花巻東高校で高校通算140本塁打の日本記録を樹立し、米スタンフォード大に進学した佐々木麟太郎(21)の去就が話題となっている。NPBのソフトバンクからの指名を断り、MLB入りを決断したのだ。ライターの広尾晃さんは「日本の有望なアマチュア選手たちの本格的な人材流出のターニングポイントになるだろう」という――。
米大リーグ、マーリンズの入団記者会見に臨む佐々木麟太郎=2026(令和8)年7月23日、米マイアミ
写真提供=岩手日報/共同通信イメージズ
米大リーグ、マーリンズの入団記者会見に臨む佐々木麟太郎=2026(令和8)年7月23日、米マイアミ

日本での1億円よりメジャーの3500万円を選んだ

2026年のMLBアマチュアドラフトは7月11日(日本時間12日)から2日間行われ、注目の佐々木麟太郎(スタンフォード大)は8巡目、全体235位でナショナルリーグ東地区所属のマイアミ・マーリンズが指名した。
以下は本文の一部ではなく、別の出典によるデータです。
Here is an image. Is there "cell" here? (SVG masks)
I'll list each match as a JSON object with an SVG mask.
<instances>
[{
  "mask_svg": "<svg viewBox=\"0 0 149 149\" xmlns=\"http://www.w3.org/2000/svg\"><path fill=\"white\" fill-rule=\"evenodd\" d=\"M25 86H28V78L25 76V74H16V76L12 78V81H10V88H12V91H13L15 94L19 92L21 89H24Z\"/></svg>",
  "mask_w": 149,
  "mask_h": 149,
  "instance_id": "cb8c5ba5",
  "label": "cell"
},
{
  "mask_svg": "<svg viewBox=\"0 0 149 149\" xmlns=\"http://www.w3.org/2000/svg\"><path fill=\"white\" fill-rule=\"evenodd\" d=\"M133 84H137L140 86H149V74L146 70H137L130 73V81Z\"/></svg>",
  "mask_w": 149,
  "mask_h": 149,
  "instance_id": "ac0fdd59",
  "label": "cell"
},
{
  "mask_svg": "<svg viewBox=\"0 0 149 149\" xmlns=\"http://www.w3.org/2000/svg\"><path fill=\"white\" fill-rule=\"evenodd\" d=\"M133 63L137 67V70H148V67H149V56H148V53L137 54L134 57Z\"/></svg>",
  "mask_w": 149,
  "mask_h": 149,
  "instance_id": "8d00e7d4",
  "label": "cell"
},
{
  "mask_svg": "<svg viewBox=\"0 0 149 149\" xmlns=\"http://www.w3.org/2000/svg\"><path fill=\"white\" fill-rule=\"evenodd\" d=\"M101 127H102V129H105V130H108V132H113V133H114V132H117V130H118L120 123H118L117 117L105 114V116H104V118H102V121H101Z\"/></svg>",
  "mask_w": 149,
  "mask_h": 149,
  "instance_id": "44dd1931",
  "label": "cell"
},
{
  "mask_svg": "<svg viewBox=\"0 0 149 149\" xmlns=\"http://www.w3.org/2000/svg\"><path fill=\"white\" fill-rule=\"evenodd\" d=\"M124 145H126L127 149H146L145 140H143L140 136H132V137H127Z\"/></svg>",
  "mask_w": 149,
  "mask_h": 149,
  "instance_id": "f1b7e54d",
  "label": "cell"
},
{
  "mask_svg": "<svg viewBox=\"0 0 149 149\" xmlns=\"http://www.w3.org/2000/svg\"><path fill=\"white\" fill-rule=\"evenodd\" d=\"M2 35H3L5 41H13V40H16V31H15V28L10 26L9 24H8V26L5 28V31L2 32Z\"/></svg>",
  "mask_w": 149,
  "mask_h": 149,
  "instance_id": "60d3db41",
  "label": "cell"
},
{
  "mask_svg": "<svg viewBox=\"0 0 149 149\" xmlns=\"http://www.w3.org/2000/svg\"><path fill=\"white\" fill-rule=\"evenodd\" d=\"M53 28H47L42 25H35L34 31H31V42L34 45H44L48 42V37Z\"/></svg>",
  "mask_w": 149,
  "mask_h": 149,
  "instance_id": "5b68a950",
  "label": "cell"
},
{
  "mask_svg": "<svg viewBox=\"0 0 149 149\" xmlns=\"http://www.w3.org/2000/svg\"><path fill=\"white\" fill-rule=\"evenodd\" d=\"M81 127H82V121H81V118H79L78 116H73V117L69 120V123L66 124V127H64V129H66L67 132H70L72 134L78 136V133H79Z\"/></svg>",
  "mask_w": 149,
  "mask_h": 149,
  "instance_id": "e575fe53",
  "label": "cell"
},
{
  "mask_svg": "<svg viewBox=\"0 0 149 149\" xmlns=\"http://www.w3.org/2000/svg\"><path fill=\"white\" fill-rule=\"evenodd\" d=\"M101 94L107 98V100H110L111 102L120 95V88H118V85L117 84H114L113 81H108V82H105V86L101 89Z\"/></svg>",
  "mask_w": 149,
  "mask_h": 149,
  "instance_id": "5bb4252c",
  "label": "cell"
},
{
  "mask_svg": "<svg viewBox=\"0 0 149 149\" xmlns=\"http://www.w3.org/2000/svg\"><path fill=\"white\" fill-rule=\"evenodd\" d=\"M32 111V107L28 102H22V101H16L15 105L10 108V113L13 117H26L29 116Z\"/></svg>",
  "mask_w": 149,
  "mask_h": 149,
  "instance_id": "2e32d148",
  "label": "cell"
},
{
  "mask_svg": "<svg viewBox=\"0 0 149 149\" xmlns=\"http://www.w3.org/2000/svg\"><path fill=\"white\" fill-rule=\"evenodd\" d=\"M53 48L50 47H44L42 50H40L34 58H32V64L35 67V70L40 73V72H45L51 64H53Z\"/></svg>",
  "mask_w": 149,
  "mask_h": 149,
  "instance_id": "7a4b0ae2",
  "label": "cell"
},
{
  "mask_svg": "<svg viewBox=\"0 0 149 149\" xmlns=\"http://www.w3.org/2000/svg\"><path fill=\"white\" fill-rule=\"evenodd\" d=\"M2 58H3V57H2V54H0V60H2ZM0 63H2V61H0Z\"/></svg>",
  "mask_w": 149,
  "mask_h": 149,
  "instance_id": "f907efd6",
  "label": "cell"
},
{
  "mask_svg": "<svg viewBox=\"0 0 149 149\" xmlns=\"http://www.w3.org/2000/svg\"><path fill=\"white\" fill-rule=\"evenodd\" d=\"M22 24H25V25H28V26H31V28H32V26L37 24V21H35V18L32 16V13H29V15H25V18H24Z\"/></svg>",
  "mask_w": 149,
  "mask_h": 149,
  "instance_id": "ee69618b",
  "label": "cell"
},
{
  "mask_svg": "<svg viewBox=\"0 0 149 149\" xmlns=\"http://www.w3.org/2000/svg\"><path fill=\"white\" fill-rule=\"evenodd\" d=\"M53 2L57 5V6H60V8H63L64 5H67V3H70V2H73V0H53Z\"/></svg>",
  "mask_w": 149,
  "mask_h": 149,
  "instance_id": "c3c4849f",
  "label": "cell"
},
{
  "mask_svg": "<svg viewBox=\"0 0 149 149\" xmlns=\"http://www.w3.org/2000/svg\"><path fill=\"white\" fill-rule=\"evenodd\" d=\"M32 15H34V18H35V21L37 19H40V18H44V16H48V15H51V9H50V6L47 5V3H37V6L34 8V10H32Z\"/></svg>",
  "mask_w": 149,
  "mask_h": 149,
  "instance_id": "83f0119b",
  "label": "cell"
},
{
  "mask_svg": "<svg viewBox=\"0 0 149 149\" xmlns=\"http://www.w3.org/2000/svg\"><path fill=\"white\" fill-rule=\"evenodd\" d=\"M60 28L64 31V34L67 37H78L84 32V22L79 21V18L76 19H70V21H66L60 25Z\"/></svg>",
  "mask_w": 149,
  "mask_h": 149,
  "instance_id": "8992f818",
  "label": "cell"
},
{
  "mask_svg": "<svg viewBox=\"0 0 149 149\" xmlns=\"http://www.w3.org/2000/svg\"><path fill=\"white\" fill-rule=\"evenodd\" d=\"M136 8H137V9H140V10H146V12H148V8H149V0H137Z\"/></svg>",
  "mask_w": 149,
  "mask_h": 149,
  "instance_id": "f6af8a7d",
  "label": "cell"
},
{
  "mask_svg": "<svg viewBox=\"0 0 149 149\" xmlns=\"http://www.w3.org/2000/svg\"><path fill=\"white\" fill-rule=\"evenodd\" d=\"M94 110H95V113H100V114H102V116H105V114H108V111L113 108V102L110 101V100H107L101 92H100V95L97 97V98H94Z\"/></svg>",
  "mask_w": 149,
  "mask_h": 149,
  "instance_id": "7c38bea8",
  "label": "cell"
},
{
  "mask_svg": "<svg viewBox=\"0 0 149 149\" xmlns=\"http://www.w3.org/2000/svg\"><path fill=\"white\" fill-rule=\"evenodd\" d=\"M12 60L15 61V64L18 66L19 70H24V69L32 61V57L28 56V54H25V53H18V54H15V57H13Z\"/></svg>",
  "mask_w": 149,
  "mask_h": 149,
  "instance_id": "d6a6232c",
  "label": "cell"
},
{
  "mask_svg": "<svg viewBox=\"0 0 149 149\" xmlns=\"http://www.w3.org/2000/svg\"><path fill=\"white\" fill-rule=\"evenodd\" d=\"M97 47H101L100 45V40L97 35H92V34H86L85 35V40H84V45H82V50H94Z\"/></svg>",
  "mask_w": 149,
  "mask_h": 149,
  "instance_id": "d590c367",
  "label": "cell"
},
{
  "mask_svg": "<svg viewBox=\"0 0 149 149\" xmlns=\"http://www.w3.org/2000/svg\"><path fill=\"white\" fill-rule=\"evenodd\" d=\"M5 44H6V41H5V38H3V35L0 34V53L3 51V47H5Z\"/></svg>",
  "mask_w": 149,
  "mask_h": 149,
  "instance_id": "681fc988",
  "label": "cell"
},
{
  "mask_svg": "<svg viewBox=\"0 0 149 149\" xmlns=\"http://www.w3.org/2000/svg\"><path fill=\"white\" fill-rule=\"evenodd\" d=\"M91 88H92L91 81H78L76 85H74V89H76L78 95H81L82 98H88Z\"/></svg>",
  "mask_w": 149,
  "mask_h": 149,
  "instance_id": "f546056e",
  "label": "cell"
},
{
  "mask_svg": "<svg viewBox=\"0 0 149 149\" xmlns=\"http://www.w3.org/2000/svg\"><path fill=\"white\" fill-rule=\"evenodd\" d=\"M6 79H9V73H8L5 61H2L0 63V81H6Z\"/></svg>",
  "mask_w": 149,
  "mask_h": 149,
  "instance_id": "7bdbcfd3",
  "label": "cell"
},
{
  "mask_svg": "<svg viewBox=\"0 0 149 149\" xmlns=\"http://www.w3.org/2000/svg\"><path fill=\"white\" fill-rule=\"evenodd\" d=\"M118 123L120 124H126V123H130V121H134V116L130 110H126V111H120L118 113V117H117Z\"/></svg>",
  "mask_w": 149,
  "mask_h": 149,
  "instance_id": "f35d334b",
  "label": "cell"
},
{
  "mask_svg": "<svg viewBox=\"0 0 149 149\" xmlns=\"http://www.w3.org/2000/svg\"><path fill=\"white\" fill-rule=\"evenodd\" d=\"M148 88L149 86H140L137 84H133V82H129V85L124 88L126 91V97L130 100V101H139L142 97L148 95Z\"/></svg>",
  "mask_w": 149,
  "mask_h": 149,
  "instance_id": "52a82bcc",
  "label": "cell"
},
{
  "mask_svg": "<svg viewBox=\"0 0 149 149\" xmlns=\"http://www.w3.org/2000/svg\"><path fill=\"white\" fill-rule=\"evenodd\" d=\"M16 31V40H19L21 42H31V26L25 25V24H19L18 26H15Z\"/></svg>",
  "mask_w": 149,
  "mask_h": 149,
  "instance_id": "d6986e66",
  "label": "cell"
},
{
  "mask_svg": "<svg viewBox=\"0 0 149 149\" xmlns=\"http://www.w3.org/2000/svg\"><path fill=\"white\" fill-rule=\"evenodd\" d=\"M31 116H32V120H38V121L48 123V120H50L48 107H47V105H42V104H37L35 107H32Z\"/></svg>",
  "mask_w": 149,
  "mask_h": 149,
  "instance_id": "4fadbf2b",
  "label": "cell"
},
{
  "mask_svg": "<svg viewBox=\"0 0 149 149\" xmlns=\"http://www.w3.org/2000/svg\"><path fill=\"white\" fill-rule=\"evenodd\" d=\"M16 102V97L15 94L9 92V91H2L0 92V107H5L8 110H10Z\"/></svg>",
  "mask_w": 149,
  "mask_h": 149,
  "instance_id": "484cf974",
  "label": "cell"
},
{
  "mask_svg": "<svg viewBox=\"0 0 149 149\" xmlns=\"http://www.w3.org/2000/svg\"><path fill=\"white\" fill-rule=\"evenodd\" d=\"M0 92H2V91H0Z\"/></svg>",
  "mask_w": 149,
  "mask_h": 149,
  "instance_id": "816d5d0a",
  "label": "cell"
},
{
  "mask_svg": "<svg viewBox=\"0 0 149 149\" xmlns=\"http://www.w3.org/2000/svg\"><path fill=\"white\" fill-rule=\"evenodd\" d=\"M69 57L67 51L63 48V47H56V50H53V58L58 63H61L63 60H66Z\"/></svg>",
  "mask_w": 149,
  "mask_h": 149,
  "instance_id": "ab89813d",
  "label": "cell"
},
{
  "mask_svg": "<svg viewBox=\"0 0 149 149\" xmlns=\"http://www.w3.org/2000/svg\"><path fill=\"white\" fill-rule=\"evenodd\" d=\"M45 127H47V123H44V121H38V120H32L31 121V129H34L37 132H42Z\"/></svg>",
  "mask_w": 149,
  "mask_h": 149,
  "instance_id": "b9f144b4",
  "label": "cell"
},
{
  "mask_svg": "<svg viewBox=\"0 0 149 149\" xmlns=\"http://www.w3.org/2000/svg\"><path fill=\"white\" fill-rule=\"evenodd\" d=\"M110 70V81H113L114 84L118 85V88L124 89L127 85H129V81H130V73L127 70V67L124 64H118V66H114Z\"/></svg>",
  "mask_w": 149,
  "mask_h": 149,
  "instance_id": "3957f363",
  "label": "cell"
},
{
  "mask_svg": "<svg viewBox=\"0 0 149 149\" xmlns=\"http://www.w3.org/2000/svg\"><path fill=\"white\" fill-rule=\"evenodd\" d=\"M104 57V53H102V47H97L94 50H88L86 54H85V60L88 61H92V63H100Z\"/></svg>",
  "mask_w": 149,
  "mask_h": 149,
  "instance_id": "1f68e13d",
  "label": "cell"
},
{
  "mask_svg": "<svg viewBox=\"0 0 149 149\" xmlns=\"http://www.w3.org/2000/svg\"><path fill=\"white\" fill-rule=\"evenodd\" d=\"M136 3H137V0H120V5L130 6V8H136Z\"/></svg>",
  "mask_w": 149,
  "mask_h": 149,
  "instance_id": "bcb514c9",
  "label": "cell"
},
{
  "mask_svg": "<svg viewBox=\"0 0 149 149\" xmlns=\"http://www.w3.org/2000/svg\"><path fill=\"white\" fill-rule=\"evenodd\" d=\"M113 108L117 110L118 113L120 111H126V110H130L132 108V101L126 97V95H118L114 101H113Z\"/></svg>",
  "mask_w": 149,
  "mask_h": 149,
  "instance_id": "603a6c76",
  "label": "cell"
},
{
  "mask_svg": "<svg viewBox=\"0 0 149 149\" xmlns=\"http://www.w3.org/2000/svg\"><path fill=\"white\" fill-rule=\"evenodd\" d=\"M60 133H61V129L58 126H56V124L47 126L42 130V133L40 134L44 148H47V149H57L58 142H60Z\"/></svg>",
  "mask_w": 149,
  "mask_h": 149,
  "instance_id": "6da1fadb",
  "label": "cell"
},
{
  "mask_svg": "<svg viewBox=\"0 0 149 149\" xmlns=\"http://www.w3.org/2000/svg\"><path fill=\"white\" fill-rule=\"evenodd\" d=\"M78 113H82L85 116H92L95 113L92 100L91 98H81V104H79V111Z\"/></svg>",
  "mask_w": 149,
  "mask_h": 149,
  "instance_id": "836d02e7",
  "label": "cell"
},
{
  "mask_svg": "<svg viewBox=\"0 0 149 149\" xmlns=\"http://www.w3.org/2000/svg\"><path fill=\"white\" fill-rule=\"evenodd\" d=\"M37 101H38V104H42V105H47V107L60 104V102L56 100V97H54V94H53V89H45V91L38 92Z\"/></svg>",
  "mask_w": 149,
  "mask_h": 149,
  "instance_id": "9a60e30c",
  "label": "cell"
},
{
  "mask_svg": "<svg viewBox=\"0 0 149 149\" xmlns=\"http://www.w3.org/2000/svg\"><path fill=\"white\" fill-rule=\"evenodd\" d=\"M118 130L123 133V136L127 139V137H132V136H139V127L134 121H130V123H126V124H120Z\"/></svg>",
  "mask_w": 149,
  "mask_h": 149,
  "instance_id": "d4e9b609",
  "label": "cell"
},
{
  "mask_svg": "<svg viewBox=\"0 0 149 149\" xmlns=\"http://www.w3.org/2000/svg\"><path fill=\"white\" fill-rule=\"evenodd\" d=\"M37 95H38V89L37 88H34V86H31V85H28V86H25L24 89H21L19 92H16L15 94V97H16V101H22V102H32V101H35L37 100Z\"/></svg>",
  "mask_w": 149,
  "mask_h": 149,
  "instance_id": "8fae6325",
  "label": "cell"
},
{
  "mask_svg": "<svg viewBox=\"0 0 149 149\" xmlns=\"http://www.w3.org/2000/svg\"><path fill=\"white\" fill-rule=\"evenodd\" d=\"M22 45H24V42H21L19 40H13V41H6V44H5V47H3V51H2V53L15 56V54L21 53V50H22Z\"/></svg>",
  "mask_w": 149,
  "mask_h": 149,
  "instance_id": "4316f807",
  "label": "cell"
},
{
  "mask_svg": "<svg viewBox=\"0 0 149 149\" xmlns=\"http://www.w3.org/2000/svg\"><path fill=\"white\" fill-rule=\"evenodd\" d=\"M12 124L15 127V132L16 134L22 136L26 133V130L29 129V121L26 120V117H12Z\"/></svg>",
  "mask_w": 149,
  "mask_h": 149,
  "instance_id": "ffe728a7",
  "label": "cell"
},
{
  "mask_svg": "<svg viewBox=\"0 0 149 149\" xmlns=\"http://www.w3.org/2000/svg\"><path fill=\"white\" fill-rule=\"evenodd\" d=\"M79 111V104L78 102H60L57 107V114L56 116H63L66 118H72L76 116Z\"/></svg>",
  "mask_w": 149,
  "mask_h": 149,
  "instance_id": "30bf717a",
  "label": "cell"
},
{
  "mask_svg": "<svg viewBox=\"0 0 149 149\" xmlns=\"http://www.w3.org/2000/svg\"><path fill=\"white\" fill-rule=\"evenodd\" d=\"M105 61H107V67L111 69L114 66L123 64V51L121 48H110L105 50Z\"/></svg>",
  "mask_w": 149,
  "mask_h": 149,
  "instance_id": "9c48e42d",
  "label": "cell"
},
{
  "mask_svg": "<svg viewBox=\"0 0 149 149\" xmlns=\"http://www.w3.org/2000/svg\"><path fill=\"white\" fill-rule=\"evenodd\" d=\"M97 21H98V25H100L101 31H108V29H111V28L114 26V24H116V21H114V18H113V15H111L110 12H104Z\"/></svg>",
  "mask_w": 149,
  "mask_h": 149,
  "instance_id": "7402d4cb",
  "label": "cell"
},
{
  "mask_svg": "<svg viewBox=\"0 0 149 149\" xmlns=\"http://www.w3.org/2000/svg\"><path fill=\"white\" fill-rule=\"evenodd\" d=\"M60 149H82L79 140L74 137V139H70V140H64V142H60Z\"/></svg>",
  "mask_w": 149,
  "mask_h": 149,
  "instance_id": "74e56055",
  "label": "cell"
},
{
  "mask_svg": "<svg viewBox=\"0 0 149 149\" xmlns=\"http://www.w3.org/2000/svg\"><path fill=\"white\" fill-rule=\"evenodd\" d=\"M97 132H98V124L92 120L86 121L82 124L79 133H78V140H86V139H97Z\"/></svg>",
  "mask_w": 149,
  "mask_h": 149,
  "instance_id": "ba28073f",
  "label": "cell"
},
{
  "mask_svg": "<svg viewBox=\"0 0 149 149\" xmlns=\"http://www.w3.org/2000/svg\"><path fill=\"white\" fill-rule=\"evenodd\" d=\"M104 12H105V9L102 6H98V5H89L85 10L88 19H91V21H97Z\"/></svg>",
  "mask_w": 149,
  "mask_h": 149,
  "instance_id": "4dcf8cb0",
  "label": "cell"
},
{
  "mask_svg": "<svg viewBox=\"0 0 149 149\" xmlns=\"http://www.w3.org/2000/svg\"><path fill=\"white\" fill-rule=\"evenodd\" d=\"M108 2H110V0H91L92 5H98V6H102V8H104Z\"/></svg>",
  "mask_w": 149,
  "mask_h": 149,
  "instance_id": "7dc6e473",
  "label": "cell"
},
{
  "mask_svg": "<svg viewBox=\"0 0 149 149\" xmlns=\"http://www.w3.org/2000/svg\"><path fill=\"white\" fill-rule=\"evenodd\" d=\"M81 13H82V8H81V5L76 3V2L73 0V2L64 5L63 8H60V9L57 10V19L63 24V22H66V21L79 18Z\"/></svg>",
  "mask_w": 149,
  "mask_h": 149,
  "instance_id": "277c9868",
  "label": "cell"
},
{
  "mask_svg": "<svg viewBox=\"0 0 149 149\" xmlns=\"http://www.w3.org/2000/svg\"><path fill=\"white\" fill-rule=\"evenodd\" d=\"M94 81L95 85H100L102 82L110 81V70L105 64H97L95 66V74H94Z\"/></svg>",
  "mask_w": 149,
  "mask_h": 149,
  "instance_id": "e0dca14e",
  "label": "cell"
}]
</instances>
佐々木は、2025年のNPBドラフトでソフトバンクとDeNAの2球団から1位指名を受け、くじ引きの結果、ソフトバンクが交渉権を獲得していた。

NPBのドラフト選手の契約金の上限は1億円+出来高5000万円に対し、MLB8巡目の相場は3500万円ほど。金額面で大きな差があるが、佐々木はMLBを選んだ。日米の選手獲得市場を考えるとき、この選択は「分水嶺」になるのではないかと思う。

佐々木は、花巻東高校(岩手)・佐々木洋監督の長男。つまり大谷翔平(ドジャース)の恩師の子であり、中学時代は大谷の父・徹さんが監督を務める金ケ崎リトルシニアでプレーした。大谷と極めて深い縁がある。花巻東時代は通算140本塁打。2年春、3年夏の甲子園にも出場し、プロも注目するスラッガーへと成長したが、プロ志望届は出さず、スタンフォード大学を受験。世界でも屈指の超難関校に合格した。